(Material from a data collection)
__________
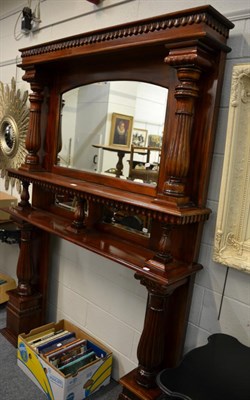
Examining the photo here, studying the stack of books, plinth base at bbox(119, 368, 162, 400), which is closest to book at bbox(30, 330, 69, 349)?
the stack of books

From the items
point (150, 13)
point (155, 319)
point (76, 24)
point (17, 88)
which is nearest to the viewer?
point (155, 319)

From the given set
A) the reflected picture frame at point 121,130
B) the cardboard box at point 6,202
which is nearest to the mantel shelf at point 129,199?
the reflected picture frame at point 121,130

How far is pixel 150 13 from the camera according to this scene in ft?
5.31

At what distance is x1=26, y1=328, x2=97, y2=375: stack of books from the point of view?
71.2 inches

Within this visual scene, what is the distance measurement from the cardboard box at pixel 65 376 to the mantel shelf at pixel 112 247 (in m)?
0.68

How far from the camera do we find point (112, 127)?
1759mm

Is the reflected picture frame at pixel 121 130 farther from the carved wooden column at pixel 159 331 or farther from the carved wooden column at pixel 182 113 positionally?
the carved wooden column at pixel 159 331


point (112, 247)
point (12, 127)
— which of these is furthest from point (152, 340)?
point (12, 127)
__________
Please rewrite all of the material above, switching "mantel shelf" to "fireplace ledge" everywhere and keeping everything else the same. Leave the pictures out of your answer.

Examining the photo here, studying the stack of books, plinth base at bbox(119, 368, 162, 400), which is closest to book at bbox(30, 330, 69, 349)?
the stack of books

From the items
point (150, 13)
point (155, 319)
point (76, 24)
point (17, 88)
which is nearest to the viewer?
point (155, 319)

From the given set
A) the reflected picture frame at point 121,130
B) the cardboard box at point 6,202
which is nearest to the fireplace ledge at point 129,199?
the reflected picture frame at point 121,130

How far is pixel 150 13 from the camera according to this scene in ft?
5.31

At what distance is x1=26, y1=328, x2=97, y2=375: stack of books from the point of view?
71.2 inches

Within this visual scene, what is the distance measurement from the cardboard box at pixel 65 376 to the fireplace ledge at pixel 112 247 (in m)?
0.68

How far from the camera do we find point (112, 127)?
1759mm

Is the reflected picture frame at pixel 121 130 farther from the carved wooden column at pixel 159 331 or farther from the carved wooden column at pixel 182 113 positionally?
the carved wooden column at pixel 159 331


point (112, 247)
point (12, 127)
— which of these is furthest from point (152, 340)?
point (12, 127)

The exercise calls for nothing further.